季節ごとの赤ちゃんの肌荒れ対策カレンダー

春〜夏(4月〜9月)のケア

  • 紫外線対策:外出時はベビー用日焼け止め(SPF15〜20、PA++程度)を塗る。帽子やベビーカーの日よけも併用し、紫外線の強い10〜14時の外出はできるだけ避ける
  • あせも予防:通気性のよい綿素材の衣類を選び、汗をかいたらこまめにガーゼで拭き取る。エアコンで室温を26〜28℃に管理する
  • 虫刺され:赤ちゃんは大人より腫れやすく、掻きこわしによるとびひのリスクもある。爪を短く切っておき、虫よけ対策を万全にする
  • 保湿:汗をかく夏場でもエアコンによる室内乾燥があるため、軽めのベビーローションでの保湿を朝晩続ける

秋〜冬(10月〜3月)のケア

  • 乾燥対策が最重要:空気の乾燥により肌のバリア機能が低下する。加湿器で室内の湿度を50〜60%に保ち、洗濯物の室内干しも有効
  • 保湿の強化:ローションに加えてクリームやワセリンを重ね塗りし、油分で水分蒸発を防ぐ。とくに頬・手の甲・すねなど乾燥しやすい部位は入念に保湿する
  • 入浴の工夫:お湯の温度は38〜39℃のぬるめに設定し、長湯を避ける(10分以内が目安)。
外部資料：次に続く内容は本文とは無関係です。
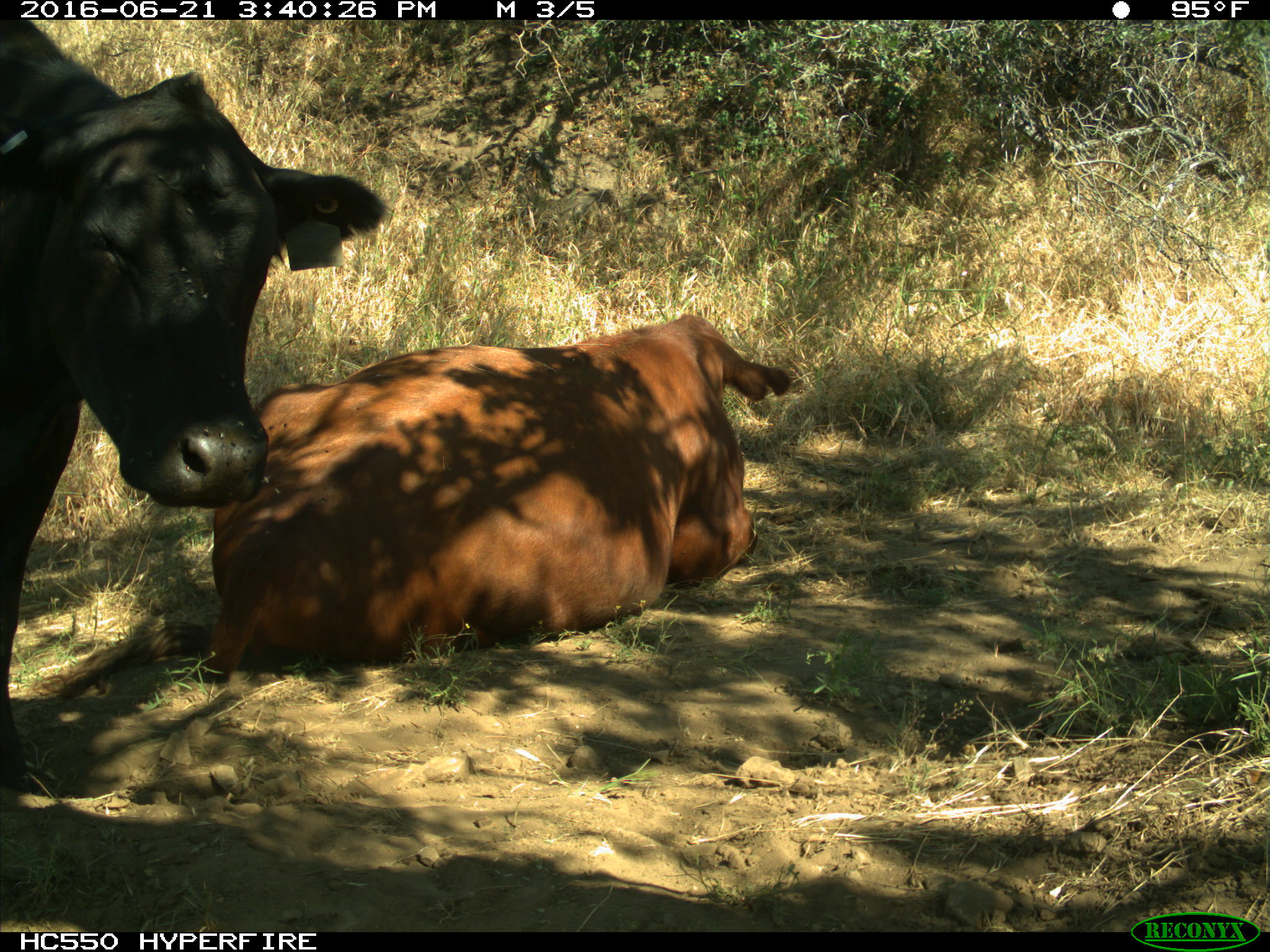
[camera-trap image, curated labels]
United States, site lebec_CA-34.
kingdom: Animalia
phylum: Chordata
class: Mammalia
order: Artiodactyla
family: Bovidae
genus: Bos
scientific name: Bos taurus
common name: domestic cow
Bos taurus (domestic cow).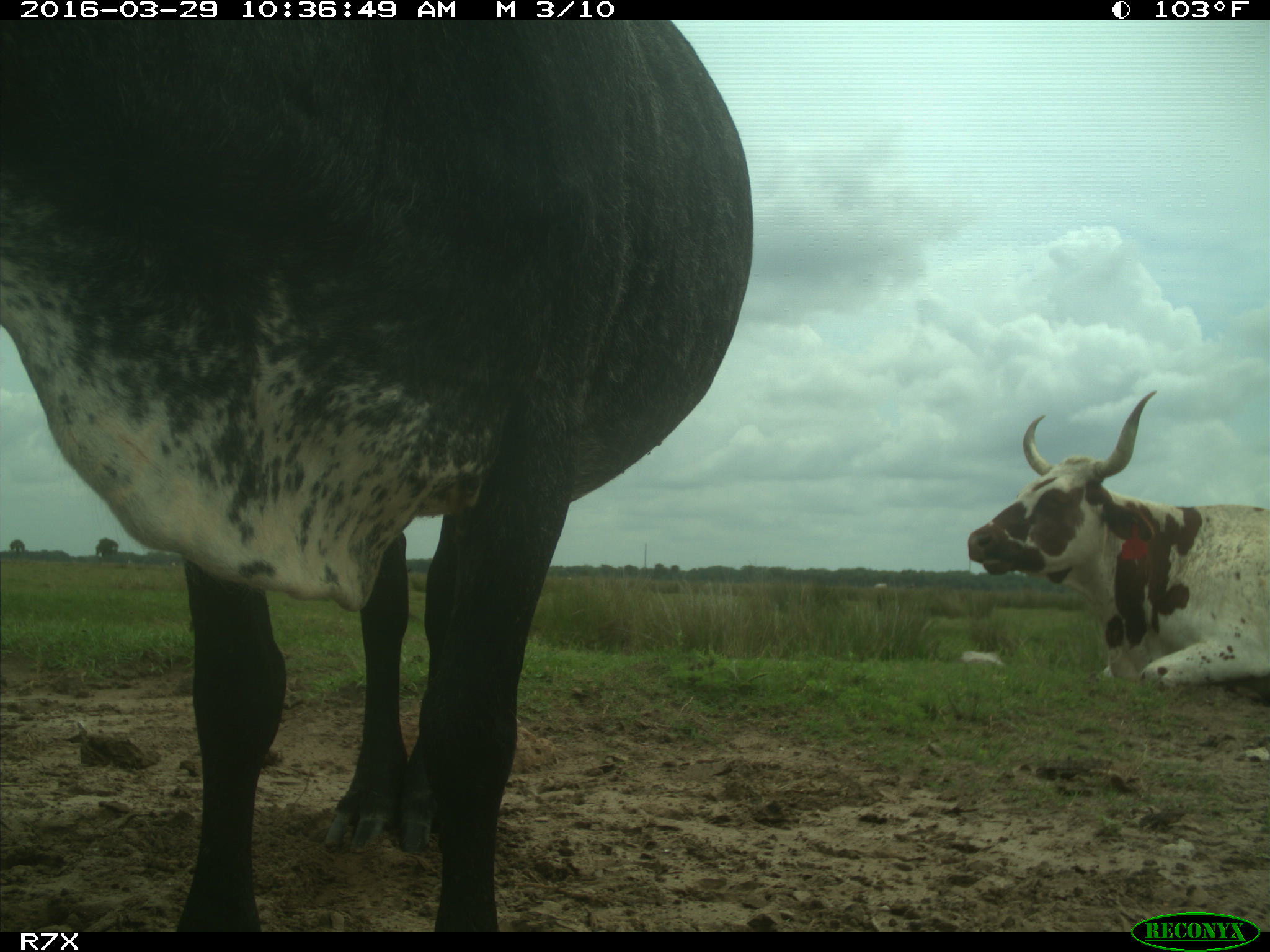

熱いお湯は皮脂を奪い乾燥を悪化させるため、42℃以上にしない
  • 暖房器具:エアコンやヒーターの風が直接赤ちゃんに当たらないように配置を工夫する。床暖房やオイルヒーターは空気を乾燥させにくいのでおすすめ

まとめ|赤ちゃんの肌荒れは「清潔+保湿」が基本

赤ちゃんの肌荒れ対策で最も大切なのは、肌を清潔に保ち、毎日しっかり保湿することです。本記事のポイントをまとめると以下のとおりです。

  • 赤ちゃんの肌は大人の約半分の薄さで、皮脂量の変化により生後数ヶ月間はとくに肌荒れが起きやすい
  • 乳児湿疹の多くは適切なスキンケアで自然に改善する。焦らず「洗う・補う・守る」を続けることが大切
  • スキンケアの基本は入浴後5分以内の保湿。1日2回を目標に、たっぷりの量を塗る
  • 国立成育医療研究センターの研究では、新生児期からの保湿がアトピー性皮膚炎の発症リスクを約32%低減
  • 2週間以上改善しない、かゆみが強い、全身に広がるなどの場合は早めに小児科または皮膚科を受診
  • 季節に応じた保湿剤の使い分けと、室温・湿度・衣類の環境調整を組み合わせると効果的

赤ちゃんの肌トラブルは多くのママ・パパが経験するものです。焦らず正しいケアを続けることで、赤ちゃんの肌はしっかり守れます。気になる症状がある場合は、自己判断せずかかりつけの小児科や皮膚科に相談しましょう。